A retrospective review was conducted on nine adult patients (eight females, one male; mean age 43 years) treated between 2004 and 2020 at a musculoskeletal oncology referral center. All patients had solitary chondroid lesions in the femoral head, with no preoperative biopsy performed. Surgery was executed using either the Ludloff or Smith-Petersen approach without dislocating the hip joint. The lesions were excised en bloc under direct visual and fluoroscopy guidance. Extended curettage, local adjuvant treatment with phenol and electrocauterization, and reconstruction with polymethylmethacrylate cement were performed. Patients were followed for a mean duration of 65 months (range 38–111 months), with assessments of radiological healing, functional recovery, complications, and oncological control.


**Results:**

Histopathological diagnoses included five enchondromas and four low-grade chondrosarcomas (including one with focal grade 2 changes). Lesions were predominantly located inferomedially in the femoral head. No local recurrence or metastasis was observed; all patients were classified as “no evidence of disease” (NED) per ISOLS criteria at final follow-up. Functional outcomes were excellent, with mean MSTS and Harris Hip Scores of 93.4% and 95, respectively.
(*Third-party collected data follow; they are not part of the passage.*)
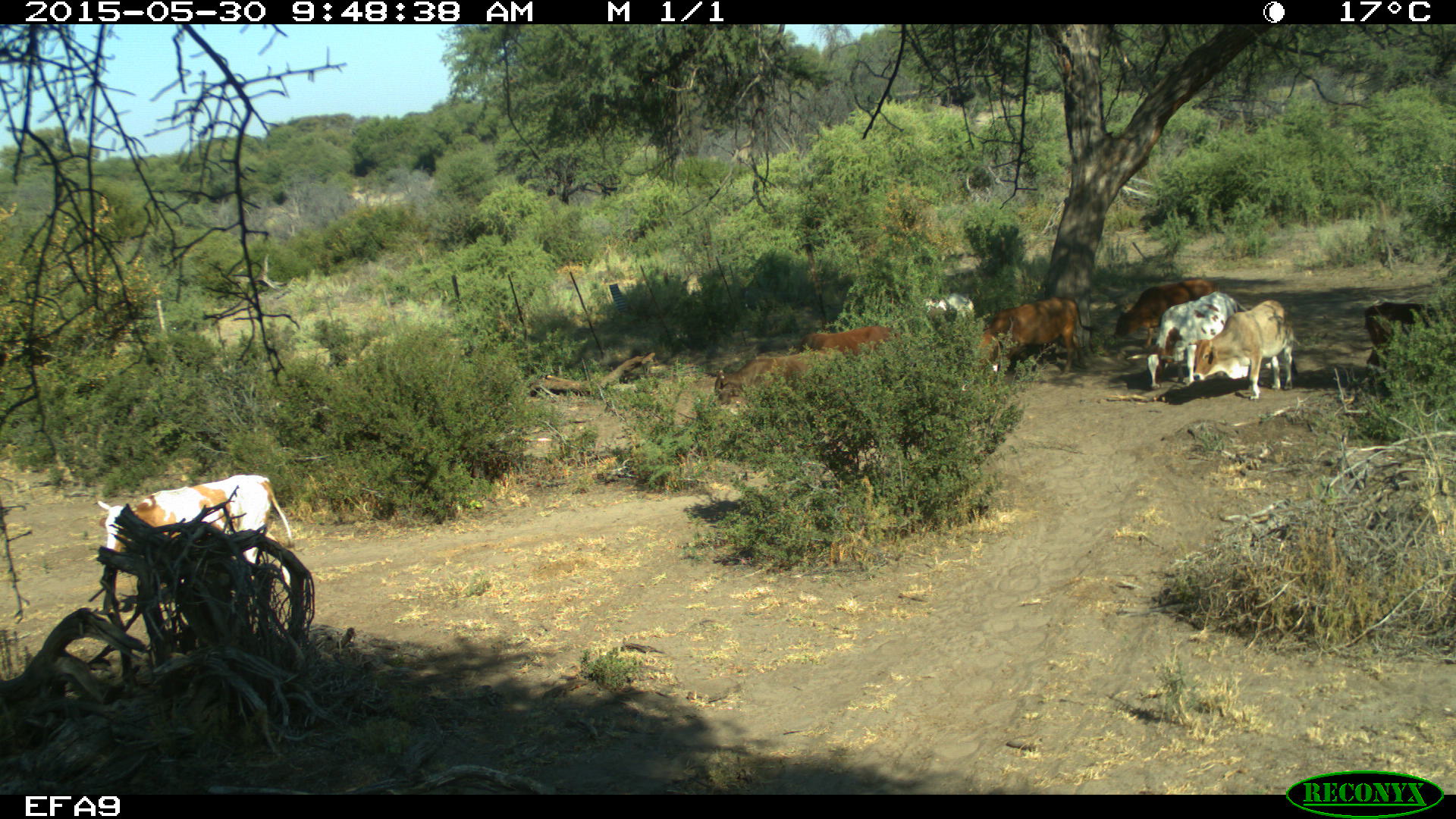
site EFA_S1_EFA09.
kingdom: Animalia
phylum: Chordata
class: Mammalia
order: Artiodactyla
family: Bovidae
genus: Bos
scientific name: Bos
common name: cattle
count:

One patient sustained a nondisplaced femoral neck fracture at seven weeks postoperatively, successfully treated with percutaneous screw fixation. There were no cases of avascular necrosis, joint degeneration, or significant soft tissue complications.


**Discussion:**

Our findings suggest that hip-preserving surgery for femoral head cartilage tumors can be performed safely without a preoperative biopsy in selected patients, provided that radiologic features are typical. Avoiding biopsy in this region minimizes the risk of contamination and cartilage compromise, which might otherwise necessitate arthroplasty. Compared to previous case reports involving arthroscopy or hip dislocation, our approach uniquely preserves both the cartilage and blood supply of the femoral head. While limited by its retrospective design and small cohort size, the study demonstrates a novel, reproducible technique with promising mid-term outcomes.


**Conclusion:**

Hip-preserving intralesional surgery without prior biopsy is a viable and oncologically safe option for managing chondroid tumors in the femoral head in young and middle-aged adults. This technique offers excellent functional and radiological outcomes with minimal complications. Further prospective studies with larger patient populations and long-term follow-up are warranted to validate these findings and refine patient selection criteria.